- **Challenge**
Which lines of the listing contain the word "describe"? Copy each of them out in full.

--- START ---

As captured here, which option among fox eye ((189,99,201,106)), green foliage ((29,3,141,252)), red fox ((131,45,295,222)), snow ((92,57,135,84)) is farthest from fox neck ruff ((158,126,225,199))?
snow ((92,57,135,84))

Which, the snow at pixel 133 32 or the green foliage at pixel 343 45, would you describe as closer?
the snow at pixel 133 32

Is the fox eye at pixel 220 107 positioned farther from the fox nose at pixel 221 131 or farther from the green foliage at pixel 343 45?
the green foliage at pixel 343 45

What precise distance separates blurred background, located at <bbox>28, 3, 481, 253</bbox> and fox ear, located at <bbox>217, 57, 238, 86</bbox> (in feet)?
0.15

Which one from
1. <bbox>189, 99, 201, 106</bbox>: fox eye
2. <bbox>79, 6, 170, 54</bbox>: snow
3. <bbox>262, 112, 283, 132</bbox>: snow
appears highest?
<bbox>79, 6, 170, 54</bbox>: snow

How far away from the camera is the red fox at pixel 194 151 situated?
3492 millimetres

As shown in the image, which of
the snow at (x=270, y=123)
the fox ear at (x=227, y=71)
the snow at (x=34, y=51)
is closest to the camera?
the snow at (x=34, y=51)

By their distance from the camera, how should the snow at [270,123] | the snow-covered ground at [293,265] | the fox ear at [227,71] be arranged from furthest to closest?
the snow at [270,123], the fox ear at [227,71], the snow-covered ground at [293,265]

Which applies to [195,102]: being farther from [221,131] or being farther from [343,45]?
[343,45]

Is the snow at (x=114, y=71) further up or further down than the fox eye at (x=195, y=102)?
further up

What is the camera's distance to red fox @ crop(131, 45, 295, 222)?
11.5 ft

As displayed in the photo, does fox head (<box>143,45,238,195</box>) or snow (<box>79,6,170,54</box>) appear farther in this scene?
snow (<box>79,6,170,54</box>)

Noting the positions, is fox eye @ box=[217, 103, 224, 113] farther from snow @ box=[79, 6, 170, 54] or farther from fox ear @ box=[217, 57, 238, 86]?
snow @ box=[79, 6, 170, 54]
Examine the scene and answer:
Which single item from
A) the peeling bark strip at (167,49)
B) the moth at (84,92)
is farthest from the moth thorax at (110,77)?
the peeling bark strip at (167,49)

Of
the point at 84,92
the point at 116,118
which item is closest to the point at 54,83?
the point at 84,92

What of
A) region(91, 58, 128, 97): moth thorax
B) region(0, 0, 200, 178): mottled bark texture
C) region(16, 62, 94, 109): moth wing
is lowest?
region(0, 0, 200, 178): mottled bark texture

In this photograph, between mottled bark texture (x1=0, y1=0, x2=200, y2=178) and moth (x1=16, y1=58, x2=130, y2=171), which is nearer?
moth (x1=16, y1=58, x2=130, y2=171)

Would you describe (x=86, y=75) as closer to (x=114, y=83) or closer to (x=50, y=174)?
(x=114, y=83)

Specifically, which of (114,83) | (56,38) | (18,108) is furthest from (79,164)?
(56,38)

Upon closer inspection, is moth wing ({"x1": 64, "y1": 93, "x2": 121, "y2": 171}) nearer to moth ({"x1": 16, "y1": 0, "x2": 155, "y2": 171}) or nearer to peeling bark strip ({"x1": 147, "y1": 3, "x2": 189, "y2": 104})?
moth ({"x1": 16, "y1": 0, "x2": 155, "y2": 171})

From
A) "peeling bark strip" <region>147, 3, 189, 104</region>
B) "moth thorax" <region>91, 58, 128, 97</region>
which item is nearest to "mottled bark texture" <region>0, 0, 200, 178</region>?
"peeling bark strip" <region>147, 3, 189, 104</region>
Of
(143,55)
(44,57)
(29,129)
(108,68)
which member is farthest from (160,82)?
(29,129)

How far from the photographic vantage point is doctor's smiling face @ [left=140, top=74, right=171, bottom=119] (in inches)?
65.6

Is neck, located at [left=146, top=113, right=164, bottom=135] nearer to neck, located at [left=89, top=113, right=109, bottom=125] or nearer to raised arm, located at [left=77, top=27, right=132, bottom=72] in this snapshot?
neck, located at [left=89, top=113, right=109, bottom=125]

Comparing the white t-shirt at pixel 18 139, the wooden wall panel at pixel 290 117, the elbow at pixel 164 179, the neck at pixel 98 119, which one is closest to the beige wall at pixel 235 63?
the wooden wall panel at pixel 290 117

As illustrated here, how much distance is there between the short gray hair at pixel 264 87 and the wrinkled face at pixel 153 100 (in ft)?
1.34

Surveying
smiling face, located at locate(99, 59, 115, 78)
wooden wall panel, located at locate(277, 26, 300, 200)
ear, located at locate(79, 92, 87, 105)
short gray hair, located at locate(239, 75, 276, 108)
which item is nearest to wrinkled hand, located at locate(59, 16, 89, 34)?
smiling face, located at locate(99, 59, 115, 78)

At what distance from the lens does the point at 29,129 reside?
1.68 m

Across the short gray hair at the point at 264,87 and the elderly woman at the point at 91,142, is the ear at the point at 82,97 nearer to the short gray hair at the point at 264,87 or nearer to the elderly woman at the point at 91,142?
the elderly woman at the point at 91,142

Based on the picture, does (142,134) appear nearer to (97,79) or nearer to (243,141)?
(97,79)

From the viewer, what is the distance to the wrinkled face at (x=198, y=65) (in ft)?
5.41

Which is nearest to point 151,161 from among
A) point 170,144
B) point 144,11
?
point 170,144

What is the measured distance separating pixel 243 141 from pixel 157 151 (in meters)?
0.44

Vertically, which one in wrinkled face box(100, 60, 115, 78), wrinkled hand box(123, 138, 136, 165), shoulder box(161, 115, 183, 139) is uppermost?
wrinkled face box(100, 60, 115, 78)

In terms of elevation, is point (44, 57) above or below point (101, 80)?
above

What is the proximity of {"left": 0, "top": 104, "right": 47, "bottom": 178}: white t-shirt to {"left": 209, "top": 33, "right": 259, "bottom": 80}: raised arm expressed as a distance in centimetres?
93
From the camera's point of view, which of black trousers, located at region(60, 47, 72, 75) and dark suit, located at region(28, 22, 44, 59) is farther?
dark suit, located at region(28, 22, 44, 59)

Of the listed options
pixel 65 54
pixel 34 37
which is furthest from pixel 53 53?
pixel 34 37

--- END ---

- **Answer for this exercise**
Which, the snow at pixel 133 32 or the green foliage at pixel 343 45, would you describe as closer?
Would you describe (x=86, y=75) as closer to (x=114, y=83) or closer to (x=50, y=174)?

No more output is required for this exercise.